AIM OF THE EXERCISE: Transcribe only the lines from the one containing "Restaurants on the" through the final line of the entries below, exactly, and exclude the pictures.

<<<<

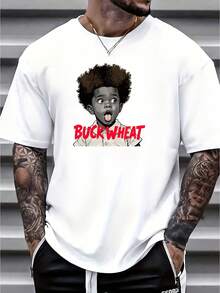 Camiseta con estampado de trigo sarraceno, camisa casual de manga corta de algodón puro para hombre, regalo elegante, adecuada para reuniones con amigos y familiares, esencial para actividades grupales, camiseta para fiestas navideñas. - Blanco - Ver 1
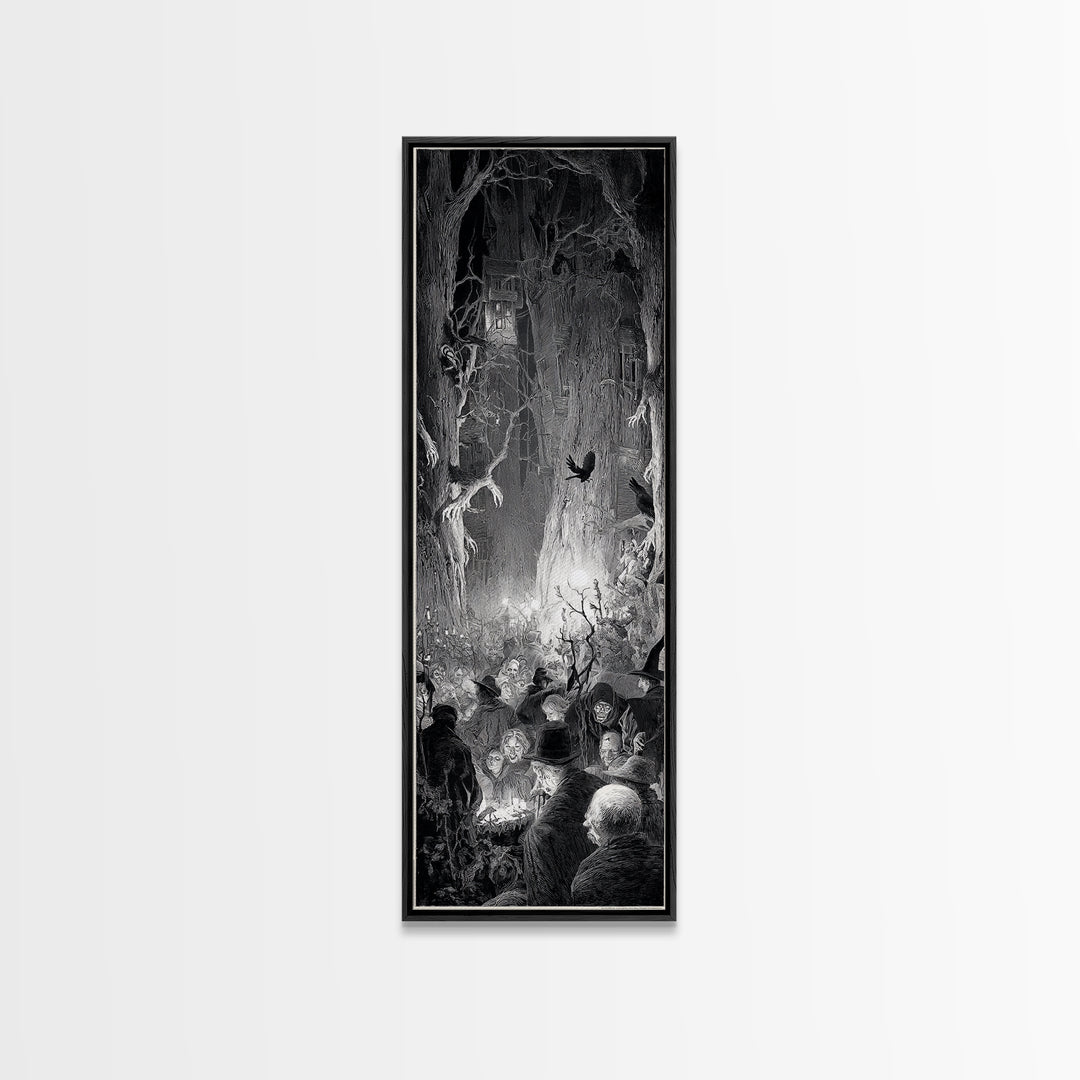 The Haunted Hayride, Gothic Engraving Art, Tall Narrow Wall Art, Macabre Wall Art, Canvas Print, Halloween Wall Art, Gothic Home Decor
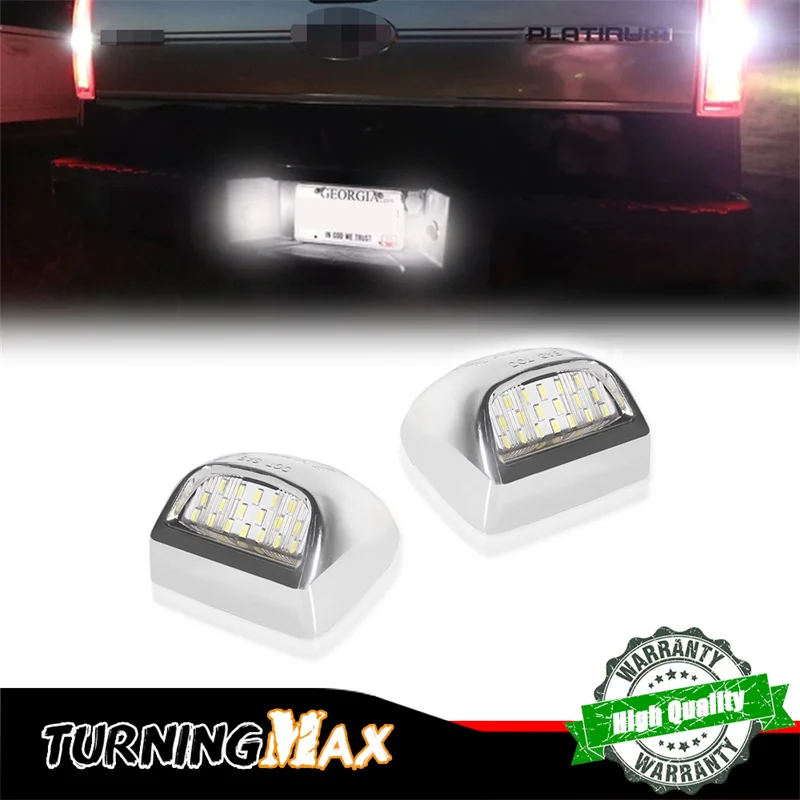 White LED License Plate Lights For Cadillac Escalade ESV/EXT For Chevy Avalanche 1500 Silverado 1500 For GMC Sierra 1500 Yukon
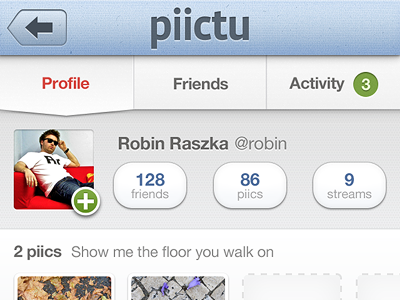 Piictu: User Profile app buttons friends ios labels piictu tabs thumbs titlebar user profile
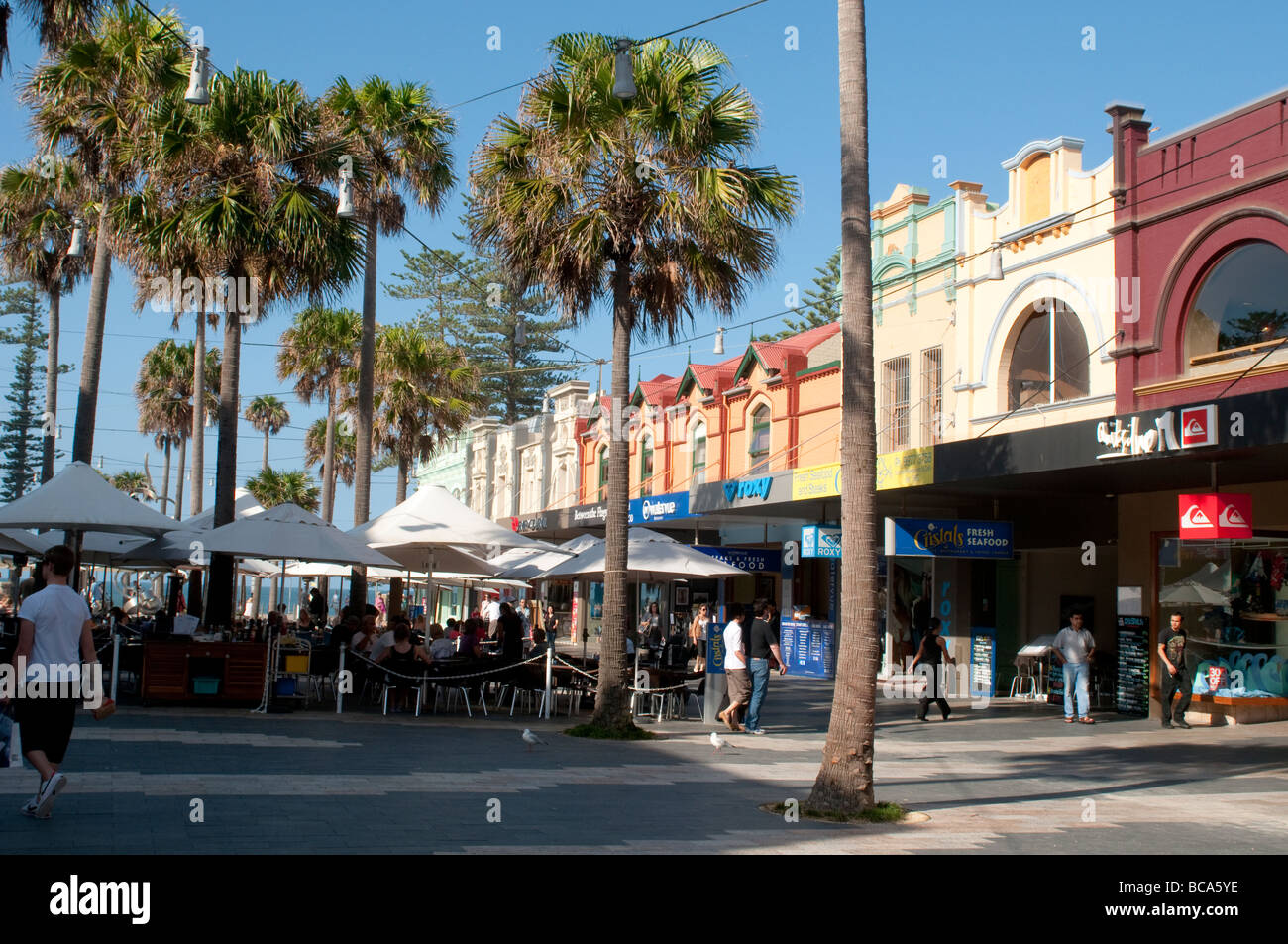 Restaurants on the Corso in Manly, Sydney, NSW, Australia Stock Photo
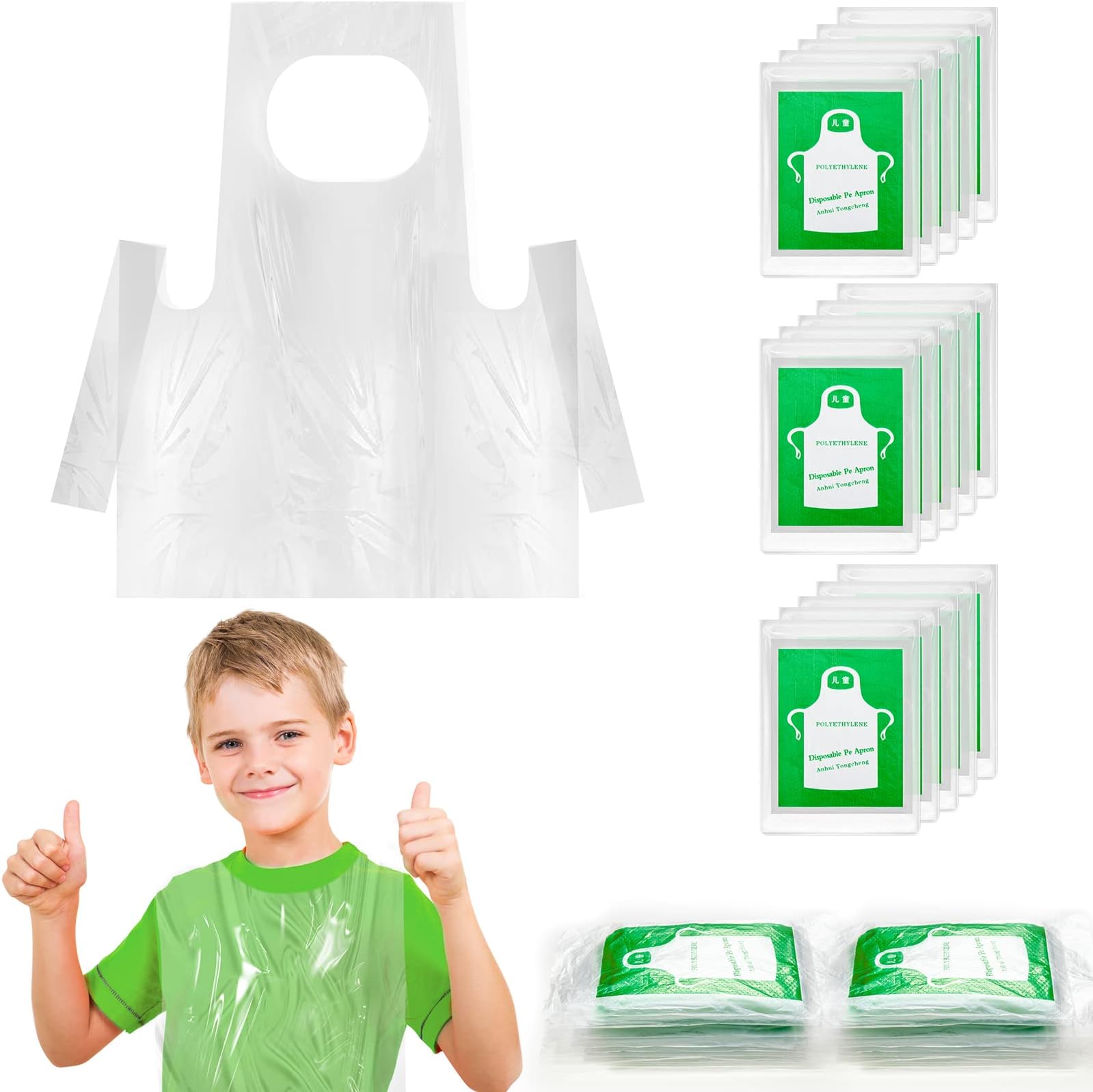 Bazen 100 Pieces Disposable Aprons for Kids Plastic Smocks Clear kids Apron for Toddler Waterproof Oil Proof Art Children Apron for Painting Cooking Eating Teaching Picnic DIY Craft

>>>>

RESULT OF THE TASK:
 Restaurants on the Corso in Manly, Sydney, NSW, Australia Stock Photo
 Bazen 100 Pieces Disposable Aprons for Kids Plastic Smocks Clear kids Apron for Toddler Waterproof Oil Proof Art Children Apron for Painting Cooking Eating Teaching Picnic DIY Craft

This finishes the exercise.